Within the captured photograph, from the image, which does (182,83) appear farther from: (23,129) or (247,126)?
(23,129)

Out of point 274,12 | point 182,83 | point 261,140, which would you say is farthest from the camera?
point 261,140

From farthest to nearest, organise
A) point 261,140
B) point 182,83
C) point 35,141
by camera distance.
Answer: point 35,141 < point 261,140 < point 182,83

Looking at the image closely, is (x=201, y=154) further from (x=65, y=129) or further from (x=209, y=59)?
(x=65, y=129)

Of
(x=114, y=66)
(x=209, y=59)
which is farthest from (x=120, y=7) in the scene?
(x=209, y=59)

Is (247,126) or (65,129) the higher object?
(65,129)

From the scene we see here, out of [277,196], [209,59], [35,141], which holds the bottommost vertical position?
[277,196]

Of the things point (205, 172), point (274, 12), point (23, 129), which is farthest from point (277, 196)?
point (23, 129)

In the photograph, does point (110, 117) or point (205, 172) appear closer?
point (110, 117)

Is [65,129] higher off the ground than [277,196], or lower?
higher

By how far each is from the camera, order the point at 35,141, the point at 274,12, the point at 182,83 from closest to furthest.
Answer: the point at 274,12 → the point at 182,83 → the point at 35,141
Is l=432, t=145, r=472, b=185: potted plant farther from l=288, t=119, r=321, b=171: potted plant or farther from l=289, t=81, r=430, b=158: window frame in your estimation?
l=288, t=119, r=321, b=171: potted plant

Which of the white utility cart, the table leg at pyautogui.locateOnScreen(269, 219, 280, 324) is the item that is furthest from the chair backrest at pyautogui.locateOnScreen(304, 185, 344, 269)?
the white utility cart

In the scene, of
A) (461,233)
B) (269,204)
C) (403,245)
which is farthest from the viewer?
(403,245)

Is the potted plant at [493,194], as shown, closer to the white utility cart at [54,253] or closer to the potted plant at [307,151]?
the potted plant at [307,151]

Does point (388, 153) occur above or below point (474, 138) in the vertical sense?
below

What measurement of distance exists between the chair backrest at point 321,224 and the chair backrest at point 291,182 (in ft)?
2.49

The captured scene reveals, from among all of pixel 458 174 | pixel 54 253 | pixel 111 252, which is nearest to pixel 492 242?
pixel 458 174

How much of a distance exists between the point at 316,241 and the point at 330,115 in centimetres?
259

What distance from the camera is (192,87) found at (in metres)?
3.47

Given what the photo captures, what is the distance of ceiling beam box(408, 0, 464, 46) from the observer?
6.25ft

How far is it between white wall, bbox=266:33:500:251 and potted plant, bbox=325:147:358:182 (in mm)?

▬▬▬▬▬▬▬▬▬▬

* Set problem
Reproduce every row above word for word, with no changes.

* Response
Within the captured photograph, from the image, which does (182,83) appear farther from: (23,129) or (247,126)?
(23,129)

Out of point 274,12 | point 182,83 | point 261,140, which would you say is farthest from the camera?
point 261,140

From farthest to nearest, organise
A) point 261,140
B) point 182,83
C) point 35,141
by camera distance.
Answer: point 35,141 < point 261,140 < point 182,83

Looking at the image closely, is (x=201, y=154) further from (x=65, y=129) or further from (x=209, y=59)?
(x=65, y=129)

Of
(x=114, y=66)
(x=209, y=59)
which is farthest from (x=120, y=7) in the scene?
(x=209, y=59)

Is (247,126) or (65,129) the higher object?
(65,129)

From the scene we see here, out of [277,196], [209,59], [35,141], which holds the bottommost vertical position?
[277,196]

Of the things point (205, 172), point (274, 12), point (23, 129), which is farthest from point (277, 196)?
point (23, 129)

In the photograph, does point (110, 117) or point (205, 172) appear closer?
point (110, 117)

Is [65,129] higher off the ground than [277,196], or lower?
higher

By how far each is from the camera, order the point at 35,141, the point at 274,12, the point at 182,83 from closest to furthest.
Answer: the point at 274,12 → the point at 182,83 → the point at 35,141
Is l=432, t=145, r=472, b=185: potted plant farther from l=288, t=119, r=321, b=171: potted plant or farther from l=289, t=81, r=430, b=158: window frame in your estimation?
l=288, t=119, r=321, b=171: potted plant

Which of the white utility cart, the table leg at pyautogui.locateOnScreen(269, 219, 280, 324) is the item that is furthest from the chair backrest at pyautogui.locateOnScreen(304, 185, 344, 269)?
the white utility cart

In the scene, of
A) (461,233)
B) (269,204)
C) (403,245)
which is farthest from the viewer?
(403,245)

Is the potted plant at [493,194], as shown, closer to the white utility cart at [54,253] or closer to the potted plant at [307,151]?
the potted plant at [307,151]

Does point (388, 153) occur above or below point (474, 138) in the vertical sense?
below

What measurement of distance exists between the chair backrest at point 321,224 and the chair backrest at point 291,182 (in ft)?
2.49

The captured scene reveals, from among all of pixel 458 174 | pixel 54 253 | pixel 111 252, which is nearest to pixel 492 242?
pixel 458 174

How much of a distance exists between the point at 316,241 and the point at 330,115 in centimetres?
259

What distance from the camera is (192,87) found at (in metres)?
3.47

Given what the photo captures, what is the distance of ceiling beam box(408, 0, 464, 46) from the observer?
6.25ft

How far is it between white wall, bbox=266:33:500:251 and potted plant, bbox=325:147:358:182 (in mm)?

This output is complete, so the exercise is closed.